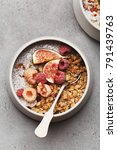 home made granola with chia... | Shutterstock . vector #791439763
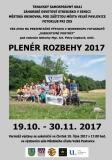 ZOS SENICA_PLENER ROZBEHY 2017_VERNISAZ_19102017_001
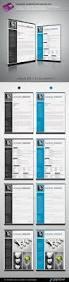 Adobe Indesign Resume Templates 219 Best Cv Resume Template U0027s Images On Pinterest Cv Template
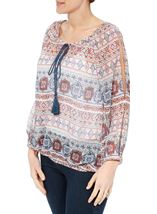 Split Sleeve Printed Georgette Top Beige/Airforce/Rust - Gallery Image 2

#### To do:
Output the data above in full and exactly, with every image left out.

#### Exercise solution:
 home made granola with chia... | Shutterstock . vector #791439763
 ZOS SENICA_PLENER ROZBEHY 2017_VERNISAZ_19102017_001
 Adobe Indesign Resume Templates 219 Best Cv Resume Template U0027s Images On Pinterest Cv Template
 Split Sleeve Printed Georgette Top Beige/Airforce/Rust - Gallery Image 2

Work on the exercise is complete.